» Testo di lettura:
= = = = = = =

L’ultimo libro di Simone Pieranni pare essere programmatico già dal titolo: La Cina nuova (Laterza, pp. 208, euro 16). Già attraverso di esso l’autore chiarisce che al paese di cui egli parla non si possono più applicare pigramente gli schemi manichei con cui troppa pubblicistica è usa riferirsi alla «nuova Cina»; quella diade lessicale ormai consolidata indica in realtà un paese cui si dovrebbe guardare con chiavi di lettura inedite, magari anche avendo accesso diretto alle fonti in cinese (chi si sognerebbe, oggi, di parlare di Stati Uniti senza conoscere l’inglese? È plausibile che questo non valga per la Cina?).

Con La Cina nuova Pieranni cerca di fornire nuovi strumenti di analisi e nuove prospettive, con la chiarezza esemplare alla quale ci aveva già abituati in Red Mirror (2020) e non solo. Si può non essere d’accordo con tutte le argomentazioni proposte, ma il volume fornisce una messe ricchissima di dati e di fatti dai quali muovere per ampliare eventualmente la riflessione. Pure se ospitato nella collana delle Letture di Laterza, non si tratta esattamente di un livre de chevet: è una lettura impegnativa e il consiglio è di fare attenzione alla divisione interna del volume, atta a guidare efficacemente il lettore attraverso una serie di macro-temi che possono anche essere affrontati separatamente. Nel contempo, questo non è un libro costruito per «parole chiave», perché alla fine della lettura si ricava una immagine complessiva e complessa della Cina di oggi, articolata secondo alcune direttrici principali di analisi e di riflessione e il ragionamento procede con l’ambizione di produrre un quadro organico, anche se aperto e tutt’altro che definitivo.

IN QUESTO SENSO, contenuti sociali e politici si intrecciano con riflessioni più ampie, sollecitando il lettore su questioni che non sono «cinesi» ma che, correttamente declinate, potrebbero contribuire a nutrire una sorta di nuovo «ecocriticismo», dal quale risulti chiaro quanto sia oggi vitale la capacità di abbracciare in uno sguardo globale la cultura umana laddove si voglia davvero comprendere quanto e come essa impatti sul «mondo fisico» in cui abitiamo. In tale direzione, il discorso sulla «memoria», che apre il volume, sollecita a focalizzarci sulle diverse «tecniche di costruzione» della memoria, posto che la memoria è sempre una costruzione. È certamente vero che il passato cinese è sottoposto da sempre a revisione, ma le storie dinastiche hanno sempre esplicitato la «prassi metodologica» utilizzata per la narrazione della presa del potere, senza che questa apparisse un sopruso agli occhi del Cielo.

= = = = = = =

» Breve esercizio 1: Quali righe dell'elenco qui sotto contengono la parola "closest"? Individuale e ricopiale tutte.
» Breve esercizio 2: Prosegui la recensione del libro La Cina nuova, riprendendo subito dopo l'ultima frase riportata.

= = = = = = =

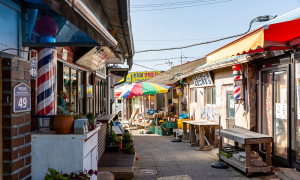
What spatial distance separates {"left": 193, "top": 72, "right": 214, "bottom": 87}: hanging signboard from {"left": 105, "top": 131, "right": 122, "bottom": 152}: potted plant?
16.1 feet

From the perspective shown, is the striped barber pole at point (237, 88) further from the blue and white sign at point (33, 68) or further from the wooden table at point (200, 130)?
the blue and white sign at point (33, 68)

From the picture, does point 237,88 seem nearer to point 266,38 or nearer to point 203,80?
point 266,38

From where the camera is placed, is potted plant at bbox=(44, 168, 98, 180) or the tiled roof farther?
the tiled roof

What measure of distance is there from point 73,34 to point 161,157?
577cm

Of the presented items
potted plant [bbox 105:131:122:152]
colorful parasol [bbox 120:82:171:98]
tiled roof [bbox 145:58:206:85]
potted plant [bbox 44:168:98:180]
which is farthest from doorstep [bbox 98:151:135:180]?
tiled roof [bbox 145:58:206:85]

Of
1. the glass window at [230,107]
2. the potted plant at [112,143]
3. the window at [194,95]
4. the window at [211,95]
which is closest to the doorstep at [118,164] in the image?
the potted plant at [112,143]

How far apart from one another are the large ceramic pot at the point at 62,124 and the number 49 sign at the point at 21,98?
0.35 m

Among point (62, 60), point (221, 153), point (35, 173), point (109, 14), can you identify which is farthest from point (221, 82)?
point (35, 173)

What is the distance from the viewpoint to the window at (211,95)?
34.1 feet

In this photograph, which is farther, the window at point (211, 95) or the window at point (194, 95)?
the window at point (194, 95)

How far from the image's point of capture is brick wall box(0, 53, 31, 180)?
2.46 metres

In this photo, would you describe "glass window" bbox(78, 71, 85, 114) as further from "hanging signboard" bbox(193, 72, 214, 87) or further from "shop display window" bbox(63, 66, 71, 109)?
"hanging signboard" bbox(193, 72, 214, 87)

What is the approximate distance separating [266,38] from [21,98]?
440cm

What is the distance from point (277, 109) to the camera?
628cm
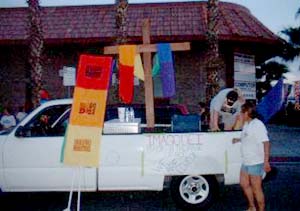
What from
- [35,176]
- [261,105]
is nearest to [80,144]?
[35,176]

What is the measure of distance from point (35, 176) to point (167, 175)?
2152 mm

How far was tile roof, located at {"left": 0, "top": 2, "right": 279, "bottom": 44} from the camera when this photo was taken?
2023cm

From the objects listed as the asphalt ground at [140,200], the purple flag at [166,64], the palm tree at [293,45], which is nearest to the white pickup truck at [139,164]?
the asphalt ground at [140,200]

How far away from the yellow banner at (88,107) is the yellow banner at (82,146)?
0.29ft

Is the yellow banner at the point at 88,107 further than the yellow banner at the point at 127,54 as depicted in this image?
No

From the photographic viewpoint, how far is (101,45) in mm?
21438

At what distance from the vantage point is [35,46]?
16.7 m

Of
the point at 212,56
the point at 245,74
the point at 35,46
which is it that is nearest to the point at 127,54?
the point at 212,56

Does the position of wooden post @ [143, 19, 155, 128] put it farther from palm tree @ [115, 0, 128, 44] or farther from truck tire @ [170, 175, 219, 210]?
palm tree @ [115, 0, 128, 44]

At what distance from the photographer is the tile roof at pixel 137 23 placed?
2023 centimetres

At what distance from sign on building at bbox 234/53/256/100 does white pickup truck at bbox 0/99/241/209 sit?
46.1 feet

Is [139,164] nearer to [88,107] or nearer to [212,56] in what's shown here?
[88,107]

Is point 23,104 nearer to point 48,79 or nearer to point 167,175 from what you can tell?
point 48,79

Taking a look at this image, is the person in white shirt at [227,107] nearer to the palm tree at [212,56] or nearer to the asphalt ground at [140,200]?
the asphalt ground at [140,200]
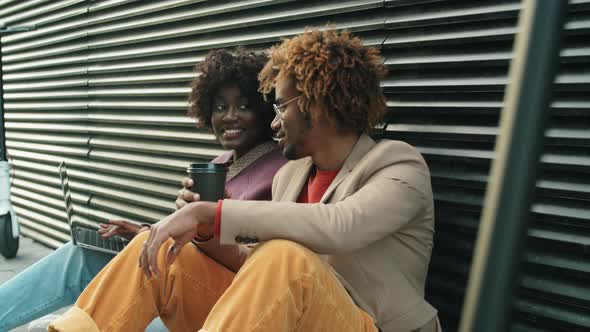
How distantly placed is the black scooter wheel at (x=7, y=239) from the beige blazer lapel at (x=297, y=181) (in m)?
3.87

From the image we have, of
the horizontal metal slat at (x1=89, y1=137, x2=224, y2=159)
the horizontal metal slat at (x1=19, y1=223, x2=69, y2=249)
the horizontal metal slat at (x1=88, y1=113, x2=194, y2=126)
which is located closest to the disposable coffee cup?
the horizontal metal slat at (x1=89, y1=137, x2=224, y2=159)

= = = = = = =

» Esito del compito 1:
which is closest to the doorstep at [118,164] in the image?
which is located closest to the disposable coffee cup?

» Esito del compito 2:
Il gioco è a carte scoperte, o almeno lo è per coloro che hanno gli strumenti per leggerlo (non solo in Cina) e ci si azzarda a dire che non è sostanzialmente cambiato. Certo, oggi, in Cina come altrove, la gente legge, scrive e usa i social e in questo senso gli effetti della costruzione di una memoria sono (o forse solo sembrano) più pervasivi. Il solo discorso sulla memoria, che tocca anche la memoria dei luoghi e si intreccia col discorso che Pieranni sviluppa intorno alle metropoli, richiamando la straordinaria figura di Liang Sicheng e la sua visione della «preservazione» della città, che certo non ebbe molto ascolto nella Cina di Mao, ma che oggi guardiamo anche da prospettive diverse, preoccupati del processo di «musealizzazione» delle nostre città d’arte.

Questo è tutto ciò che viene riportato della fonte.